» WORK ORDER:
Write out the lines below exactly as they stand, omitting the pictures.

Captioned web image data
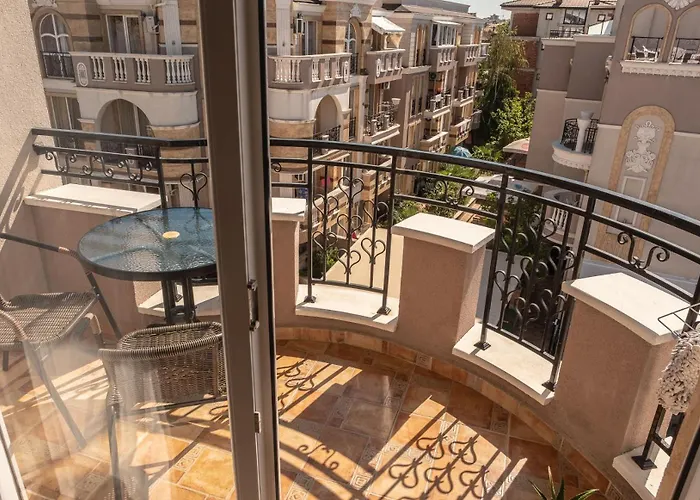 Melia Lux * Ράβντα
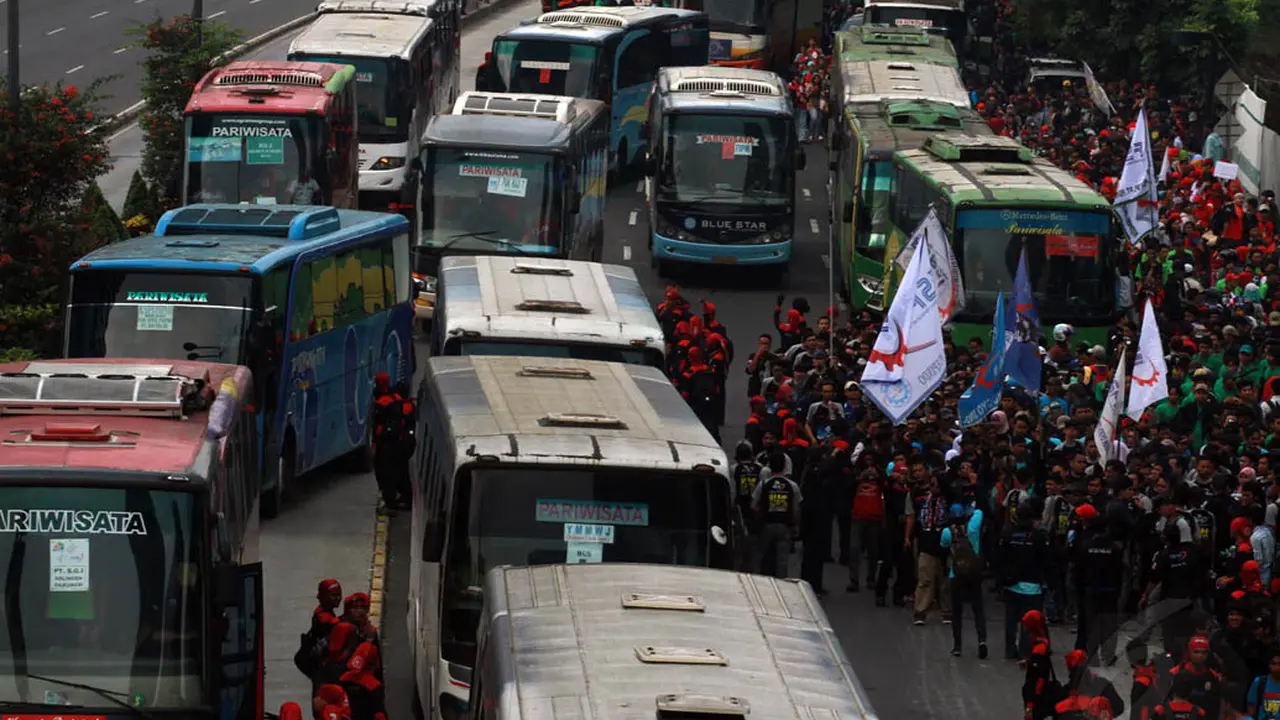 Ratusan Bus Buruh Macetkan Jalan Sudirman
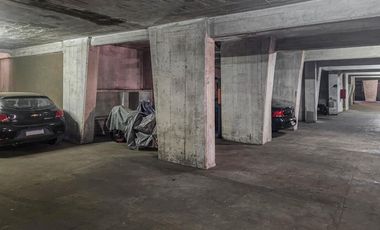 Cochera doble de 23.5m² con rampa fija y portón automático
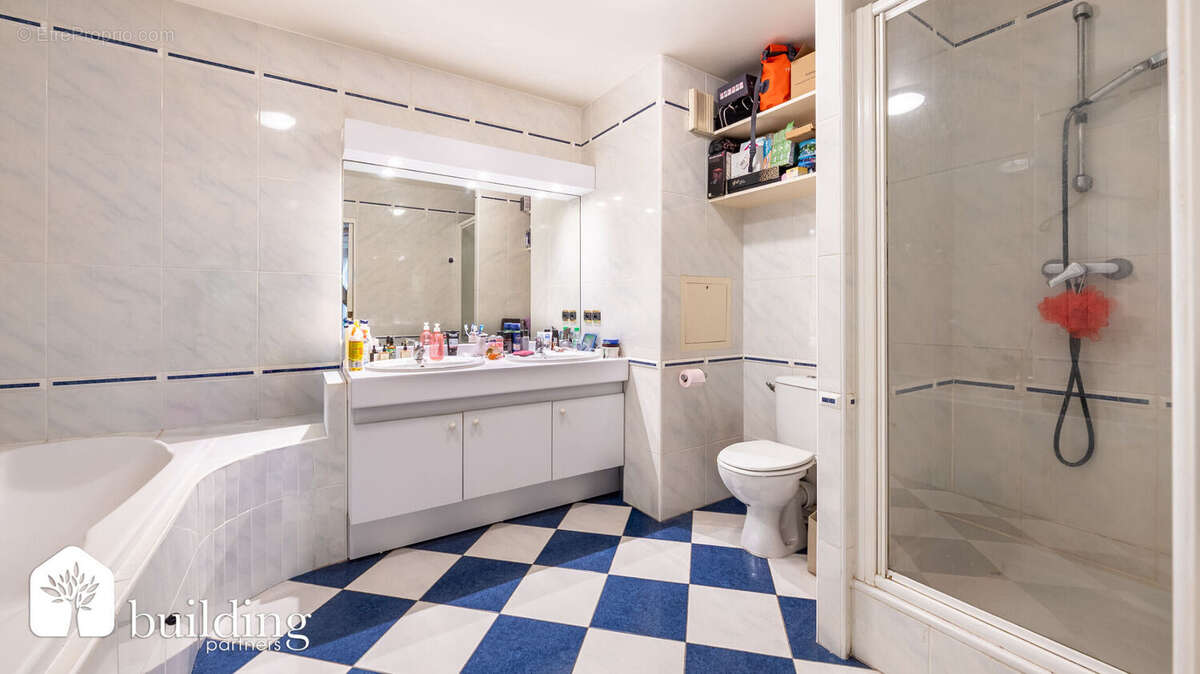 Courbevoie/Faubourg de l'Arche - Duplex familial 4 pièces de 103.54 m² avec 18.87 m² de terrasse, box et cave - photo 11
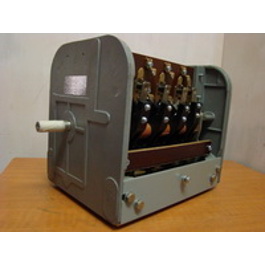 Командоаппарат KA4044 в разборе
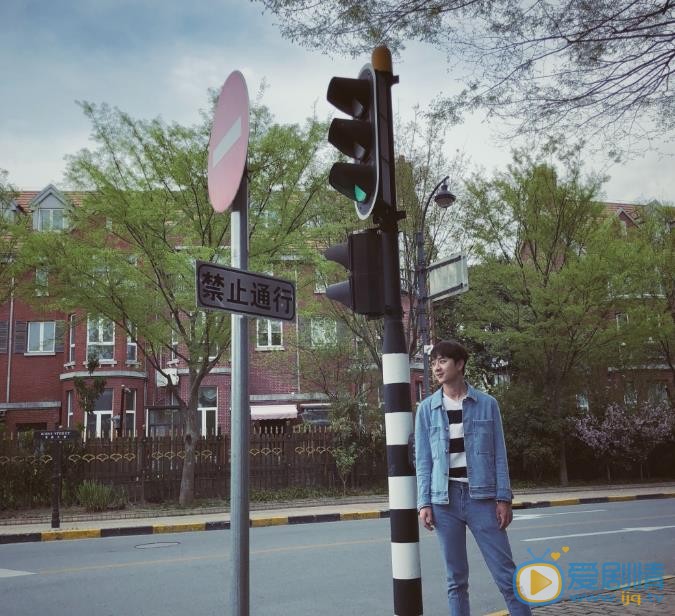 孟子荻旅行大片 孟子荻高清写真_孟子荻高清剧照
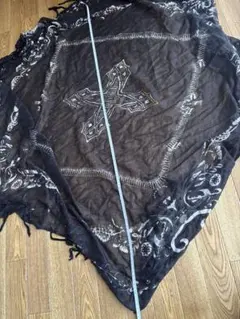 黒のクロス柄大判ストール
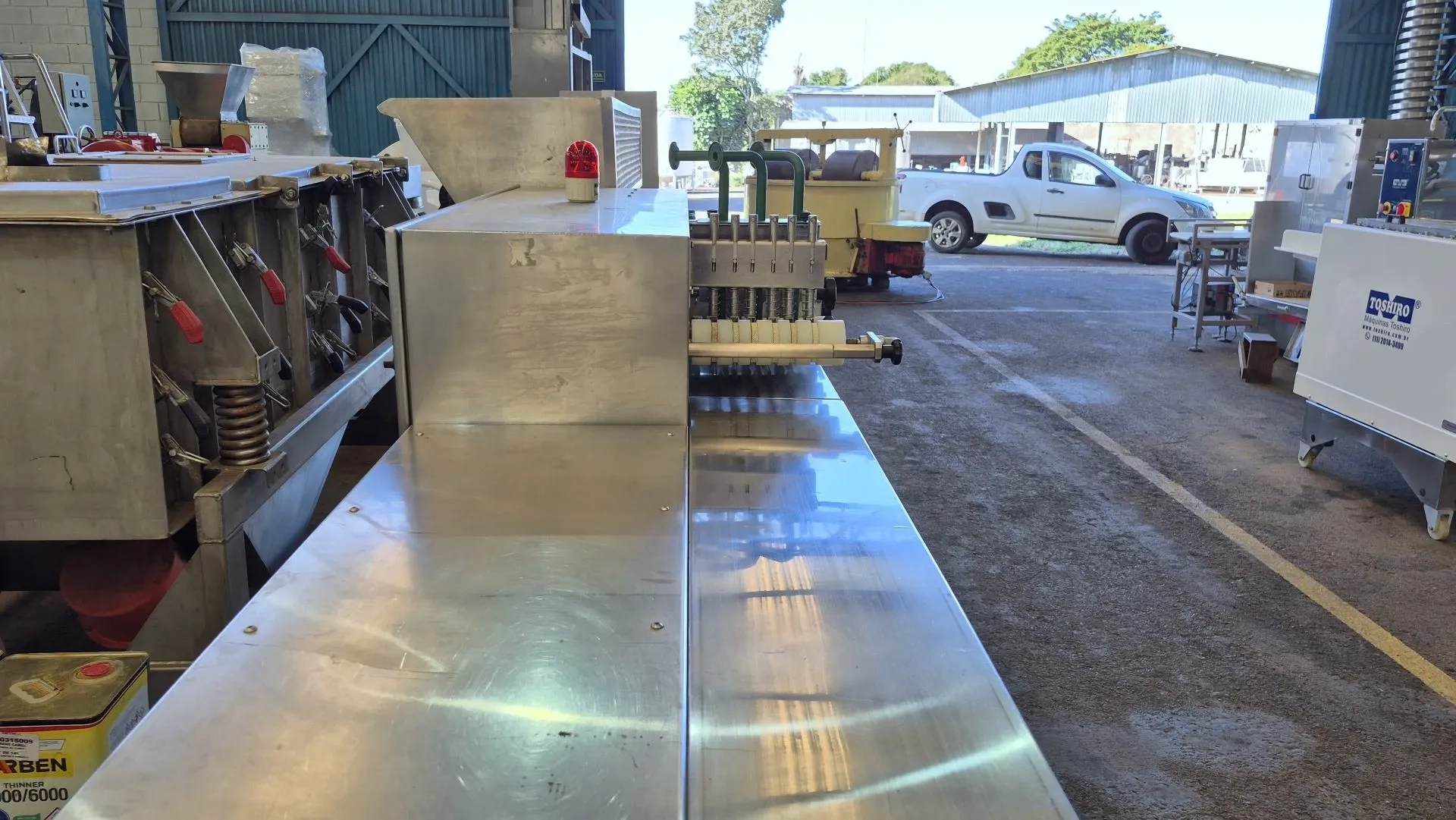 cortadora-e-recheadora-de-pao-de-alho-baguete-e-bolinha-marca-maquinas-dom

» WRITTEN ANSWER:
 Melia Lux * Ράβντα
 Ratusan Bus Buruh Macetkan Jalan Sudirman
 Cochera doble de 23.5m² con rampa fija y portón automático
 Courbevoie/Faubourg de l'Arche - Duplex familial 4 pièces de 103.54 m² avec 18.87 m² de terrasse, box et cave - photo 11
 Командоаппарат KA4044 в разборе
 孟子荻旅行大片 孟子荻高清写真_孟子荻高清剧照
 黒のクロス柄大判ストール
 cortadora-e-recheadora-de-pao-de-alho-baguete-e-bolinha-marca-maquinas-dom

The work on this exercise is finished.